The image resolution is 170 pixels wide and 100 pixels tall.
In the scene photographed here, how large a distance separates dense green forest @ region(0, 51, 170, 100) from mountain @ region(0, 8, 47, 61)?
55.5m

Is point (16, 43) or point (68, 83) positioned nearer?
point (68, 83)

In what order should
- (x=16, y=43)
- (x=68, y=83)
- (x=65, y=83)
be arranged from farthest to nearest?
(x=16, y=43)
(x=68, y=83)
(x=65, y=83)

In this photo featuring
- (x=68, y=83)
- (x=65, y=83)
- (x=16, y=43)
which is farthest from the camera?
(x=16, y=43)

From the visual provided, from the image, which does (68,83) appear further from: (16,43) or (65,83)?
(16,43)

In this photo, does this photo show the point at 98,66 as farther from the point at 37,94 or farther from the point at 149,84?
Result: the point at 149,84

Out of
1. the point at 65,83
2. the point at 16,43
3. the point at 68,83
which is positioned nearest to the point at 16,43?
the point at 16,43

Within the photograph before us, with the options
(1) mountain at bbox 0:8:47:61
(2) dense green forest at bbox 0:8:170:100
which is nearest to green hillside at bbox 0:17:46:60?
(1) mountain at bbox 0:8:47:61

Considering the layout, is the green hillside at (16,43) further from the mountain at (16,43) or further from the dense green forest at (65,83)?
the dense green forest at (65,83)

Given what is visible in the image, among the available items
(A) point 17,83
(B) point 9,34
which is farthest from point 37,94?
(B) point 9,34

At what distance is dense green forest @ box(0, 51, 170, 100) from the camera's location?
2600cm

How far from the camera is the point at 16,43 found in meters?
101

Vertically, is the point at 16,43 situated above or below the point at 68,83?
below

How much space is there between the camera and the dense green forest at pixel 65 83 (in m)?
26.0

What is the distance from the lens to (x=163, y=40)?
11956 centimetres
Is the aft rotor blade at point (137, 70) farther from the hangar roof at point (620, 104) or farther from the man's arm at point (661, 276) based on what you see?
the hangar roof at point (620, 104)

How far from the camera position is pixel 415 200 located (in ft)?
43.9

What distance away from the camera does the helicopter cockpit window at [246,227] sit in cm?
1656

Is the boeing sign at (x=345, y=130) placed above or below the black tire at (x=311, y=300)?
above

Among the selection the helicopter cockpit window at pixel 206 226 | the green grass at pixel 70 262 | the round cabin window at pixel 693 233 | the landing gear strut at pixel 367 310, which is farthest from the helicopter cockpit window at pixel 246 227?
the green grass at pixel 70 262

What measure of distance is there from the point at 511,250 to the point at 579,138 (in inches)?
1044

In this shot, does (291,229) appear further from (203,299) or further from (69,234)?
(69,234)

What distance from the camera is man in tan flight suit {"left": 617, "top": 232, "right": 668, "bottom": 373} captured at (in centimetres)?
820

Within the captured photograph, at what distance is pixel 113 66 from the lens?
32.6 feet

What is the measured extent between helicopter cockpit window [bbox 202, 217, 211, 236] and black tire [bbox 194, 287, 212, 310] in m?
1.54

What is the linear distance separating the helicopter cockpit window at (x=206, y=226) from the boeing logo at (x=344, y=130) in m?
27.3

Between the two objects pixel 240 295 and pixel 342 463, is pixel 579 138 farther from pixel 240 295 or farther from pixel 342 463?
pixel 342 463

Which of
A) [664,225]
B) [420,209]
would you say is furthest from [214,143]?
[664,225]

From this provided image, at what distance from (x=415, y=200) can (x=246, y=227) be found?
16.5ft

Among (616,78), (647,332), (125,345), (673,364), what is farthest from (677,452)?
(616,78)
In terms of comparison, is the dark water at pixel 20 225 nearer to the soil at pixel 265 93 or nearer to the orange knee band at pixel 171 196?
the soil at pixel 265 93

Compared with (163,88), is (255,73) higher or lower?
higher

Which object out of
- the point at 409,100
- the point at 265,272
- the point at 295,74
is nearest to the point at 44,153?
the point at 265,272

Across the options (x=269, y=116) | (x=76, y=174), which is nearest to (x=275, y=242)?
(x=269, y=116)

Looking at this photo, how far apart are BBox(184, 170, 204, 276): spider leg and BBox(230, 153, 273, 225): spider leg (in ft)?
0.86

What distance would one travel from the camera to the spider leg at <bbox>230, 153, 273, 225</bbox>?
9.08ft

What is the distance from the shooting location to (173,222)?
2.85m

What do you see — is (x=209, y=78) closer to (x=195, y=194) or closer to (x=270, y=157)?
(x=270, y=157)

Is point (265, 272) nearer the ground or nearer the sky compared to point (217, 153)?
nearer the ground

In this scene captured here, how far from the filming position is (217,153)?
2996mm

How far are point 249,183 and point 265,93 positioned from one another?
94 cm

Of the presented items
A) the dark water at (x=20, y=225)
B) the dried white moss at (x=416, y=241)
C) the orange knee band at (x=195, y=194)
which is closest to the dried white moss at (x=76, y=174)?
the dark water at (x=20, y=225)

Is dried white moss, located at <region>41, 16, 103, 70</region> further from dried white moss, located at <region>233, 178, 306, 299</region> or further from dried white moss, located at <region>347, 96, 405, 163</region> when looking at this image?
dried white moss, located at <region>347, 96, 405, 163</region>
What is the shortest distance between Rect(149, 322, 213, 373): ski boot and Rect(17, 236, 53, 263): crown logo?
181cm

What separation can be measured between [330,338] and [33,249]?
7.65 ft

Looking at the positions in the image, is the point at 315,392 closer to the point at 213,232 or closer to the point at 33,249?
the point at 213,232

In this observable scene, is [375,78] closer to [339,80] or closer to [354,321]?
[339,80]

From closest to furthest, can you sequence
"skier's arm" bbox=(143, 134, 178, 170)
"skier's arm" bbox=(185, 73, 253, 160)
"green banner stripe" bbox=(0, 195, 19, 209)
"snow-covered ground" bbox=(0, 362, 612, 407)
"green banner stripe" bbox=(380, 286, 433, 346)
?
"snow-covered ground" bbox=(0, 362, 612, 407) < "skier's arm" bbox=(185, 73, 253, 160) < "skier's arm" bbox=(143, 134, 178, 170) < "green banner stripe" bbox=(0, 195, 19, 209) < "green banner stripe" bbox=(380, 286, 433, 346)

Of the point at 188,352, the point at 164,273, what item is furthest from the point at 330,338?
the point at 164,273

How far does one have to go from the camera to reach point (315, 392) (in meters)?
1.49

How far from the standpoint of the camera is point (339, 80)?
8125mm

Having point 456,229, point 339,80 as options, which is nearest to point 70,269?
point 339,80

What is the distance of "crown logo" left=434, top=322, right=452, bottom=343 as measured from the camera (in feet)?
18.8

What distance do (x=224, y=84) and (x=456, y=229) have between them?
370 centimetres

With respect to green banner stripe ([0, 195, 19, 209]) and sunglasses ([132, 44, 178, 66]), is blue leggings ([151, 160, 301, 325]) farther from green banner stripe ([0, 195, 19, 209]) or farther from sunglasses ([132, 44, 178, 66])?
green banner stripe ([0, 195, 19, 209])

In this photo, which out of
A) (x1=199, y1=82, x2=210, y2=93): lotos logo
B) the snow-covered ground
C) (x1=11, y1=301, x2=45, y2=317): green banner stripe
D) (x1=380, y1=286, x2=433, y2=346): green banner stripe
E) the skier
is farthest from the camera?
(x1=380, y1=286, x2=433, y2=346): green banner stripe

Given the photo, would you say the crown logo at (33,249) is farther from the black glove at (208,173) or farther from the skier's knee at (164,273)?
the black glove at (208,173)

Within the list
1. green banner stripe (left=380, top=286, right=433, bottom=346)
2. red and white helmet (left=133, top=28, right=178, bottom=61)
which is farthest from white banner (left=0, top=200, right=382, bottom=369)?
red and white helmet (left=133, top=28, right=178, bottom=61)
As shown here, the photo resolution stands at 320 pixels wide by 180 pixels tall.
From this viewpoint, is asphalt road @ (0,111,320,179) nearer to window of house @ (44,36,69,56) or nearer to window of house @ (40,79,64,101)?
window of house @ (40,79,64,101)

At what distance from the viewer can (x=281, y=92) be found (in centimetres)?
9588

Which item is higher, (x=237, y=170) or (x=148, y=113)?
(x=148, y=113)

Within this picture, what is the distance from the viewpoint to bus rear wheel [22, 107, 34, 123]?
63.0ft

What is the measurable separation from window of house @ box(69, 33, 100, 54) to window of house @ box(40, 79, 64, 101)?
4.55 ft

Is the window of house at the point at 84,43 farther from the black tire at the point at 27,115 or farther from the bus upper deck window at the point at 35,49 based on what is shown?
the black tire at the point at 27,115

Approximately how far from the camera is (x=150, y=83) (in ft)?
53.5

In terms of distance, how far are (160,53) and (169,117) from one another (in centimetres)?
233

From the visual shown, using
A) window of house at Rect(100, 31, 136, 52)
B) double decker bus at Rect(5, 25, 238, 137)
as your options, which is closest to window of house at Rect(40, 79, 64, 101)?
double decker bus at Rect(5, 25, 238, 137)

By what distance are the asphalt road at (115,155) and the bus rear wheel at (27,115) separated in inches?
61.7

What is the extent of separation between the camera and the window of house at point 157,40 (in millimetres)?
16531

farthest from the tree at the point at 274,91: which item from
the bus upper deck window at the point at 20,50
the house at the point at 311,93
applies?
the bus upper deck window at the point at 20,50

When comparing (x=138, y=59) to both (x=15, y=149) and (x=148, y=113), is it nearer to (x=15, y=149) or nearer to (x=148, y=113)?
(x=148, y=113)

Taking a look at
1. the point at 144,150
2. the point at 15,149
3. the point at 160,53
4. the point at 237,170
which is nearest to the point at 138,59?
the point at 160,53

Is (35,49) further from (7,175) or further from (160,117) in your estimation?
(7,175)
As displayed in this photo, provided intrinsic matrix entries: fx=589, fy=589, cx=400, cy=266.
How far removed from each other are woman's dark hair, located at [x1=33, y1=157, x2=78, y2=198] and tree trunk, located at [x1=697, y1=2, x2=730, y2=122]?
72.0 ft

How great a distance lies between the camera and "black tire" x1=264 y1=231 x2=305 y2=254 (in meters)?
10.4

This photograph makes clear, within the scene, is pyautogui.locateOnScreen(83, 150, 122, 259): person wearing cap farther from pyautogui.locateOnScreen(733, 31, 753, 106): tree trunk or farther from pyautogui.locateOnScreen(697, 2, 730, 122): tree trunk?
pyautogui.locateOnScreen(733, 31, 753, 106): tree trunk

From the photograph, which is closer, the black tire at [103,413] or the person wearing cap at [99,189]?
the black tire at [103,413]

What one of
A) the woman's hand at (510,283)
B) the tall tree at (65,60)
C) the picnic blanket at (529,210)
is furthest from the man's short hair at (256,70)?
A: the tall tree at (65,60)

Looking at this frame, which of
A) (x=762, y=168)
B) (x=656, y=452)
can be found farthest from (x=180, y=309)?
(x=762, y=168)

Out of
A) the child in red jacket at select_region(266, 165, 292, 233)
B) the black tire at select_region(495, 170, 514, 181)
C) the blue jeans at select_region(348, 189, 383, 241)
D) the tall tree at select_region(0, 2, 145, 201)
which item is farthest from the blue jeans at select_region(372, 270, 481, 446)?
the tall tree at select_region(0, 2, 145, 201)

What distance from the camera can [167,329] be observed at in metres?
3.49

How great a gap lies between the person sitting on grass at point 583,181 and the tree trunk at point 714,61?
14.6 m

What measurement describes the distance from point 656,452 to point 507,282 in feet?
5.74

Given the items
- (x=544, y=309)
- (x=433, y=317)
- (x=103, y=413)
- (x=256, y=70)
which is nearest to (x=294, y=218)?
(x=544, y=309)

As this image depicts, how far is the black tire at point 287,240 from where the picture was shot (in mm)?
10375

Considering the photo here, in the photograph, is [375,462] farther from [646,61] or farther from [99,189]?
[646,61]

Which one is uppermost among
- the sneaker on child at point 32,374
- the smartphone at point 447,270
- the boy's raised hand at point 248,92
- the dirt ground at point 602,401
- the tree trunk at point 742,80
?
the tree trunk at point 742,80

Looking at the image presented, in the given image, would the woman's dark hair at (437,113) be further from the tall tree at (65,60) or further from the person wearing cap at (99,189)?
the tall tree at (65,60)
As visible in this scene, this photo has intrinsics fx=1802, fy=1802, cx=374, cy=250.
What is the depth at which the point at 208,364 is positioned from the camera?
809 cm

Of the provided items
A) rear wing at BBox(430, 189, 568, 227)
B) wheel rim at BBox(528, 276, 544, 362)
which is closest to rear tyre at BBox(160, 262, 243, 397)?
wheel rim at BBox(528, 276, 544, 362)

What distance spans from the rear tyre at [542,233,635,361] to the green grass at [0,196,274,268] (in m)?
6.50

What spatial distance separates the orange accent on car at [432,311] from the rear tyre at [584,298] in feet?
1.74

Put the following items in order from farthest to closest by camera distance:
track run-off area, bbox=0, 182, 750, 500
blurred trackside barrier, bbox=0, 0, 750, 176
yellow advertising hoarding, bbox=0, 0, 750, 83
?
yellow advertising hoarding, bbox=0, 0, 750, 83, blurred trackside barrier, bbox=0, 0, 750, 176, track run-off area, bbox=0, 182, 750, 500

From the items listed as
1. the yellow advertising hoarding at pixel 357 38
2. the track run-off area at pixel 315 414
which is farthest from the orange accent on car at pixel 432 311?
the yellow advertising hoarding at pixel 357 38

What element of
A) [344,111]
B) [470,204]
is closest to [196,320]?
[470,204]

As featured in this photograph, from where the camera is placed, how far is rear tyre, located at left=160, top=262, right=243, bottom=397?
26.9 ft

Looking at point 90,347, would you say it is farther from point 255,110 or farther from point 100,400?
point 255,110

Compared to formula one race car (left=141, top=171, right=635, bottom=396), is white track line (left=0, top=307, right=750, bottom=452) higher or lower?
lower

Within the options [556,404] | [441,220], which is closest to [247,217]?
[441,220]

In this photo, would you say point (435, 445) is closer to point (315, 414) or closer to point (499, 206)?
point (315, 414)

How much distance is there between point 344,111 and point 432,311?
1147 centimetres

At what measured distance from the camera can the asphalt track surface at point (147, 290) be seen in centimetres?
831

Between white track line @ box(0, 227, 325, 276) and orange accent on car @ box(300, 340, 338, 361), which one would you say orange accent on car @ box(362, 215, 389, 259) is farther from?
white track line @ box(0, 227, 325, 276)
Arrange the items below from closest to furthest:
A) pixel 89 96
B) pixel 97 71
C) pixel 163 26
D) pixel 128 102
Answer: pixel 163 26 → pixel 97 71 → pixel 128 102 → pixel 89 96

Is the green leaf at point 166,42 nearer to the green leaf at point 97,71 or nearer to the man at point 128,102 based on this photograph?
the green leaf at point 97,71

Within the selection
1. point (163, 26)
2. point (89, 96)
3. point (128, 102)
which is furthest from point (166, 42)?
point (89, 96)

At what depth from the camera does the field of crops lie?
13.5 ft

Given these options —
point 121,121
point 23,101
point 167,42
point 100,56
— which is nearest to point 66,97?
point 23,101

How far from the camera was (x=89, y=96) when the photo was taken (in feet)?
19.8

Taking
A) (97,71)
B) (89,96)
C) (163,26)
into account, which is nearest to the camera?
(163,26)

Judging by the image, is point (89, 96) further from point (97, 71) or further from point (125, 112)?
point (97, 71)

- Aim -
From the line holding "Is the green leaf" to the last line of the records, quote each line exactly and add nothing.

- Full output -
Is the green leaf at point 166,42 nearer to the green leaf at point 97,71 or nearer to the man at point 128,102 based on this photograph?
the green leaf at point 97,71

Within the selection
1. point (163, 26)
2. point (89, 96)
3. point (128, 102)
which is furthest from point (166, 42)?
point (89, 96)

At what depth from the camera does the field of crops lie?
13.5 ft

Given these options —
point 121,121
point 23,101
point 167,42
point 100,56
— which is nearest to point 66,97?
point 23,101

How far from the camera was (x=89, y=96) when the photo was taken (in feet)?
19.8

Taking
A) (97,71)
B) (89,96)
C) (163,26)
into account, which is nearest to the camera?
(163,26)

Judging by the image, is point (89, 96) further from point (97, 71) or further from point (125, 112)?
point (97, 71)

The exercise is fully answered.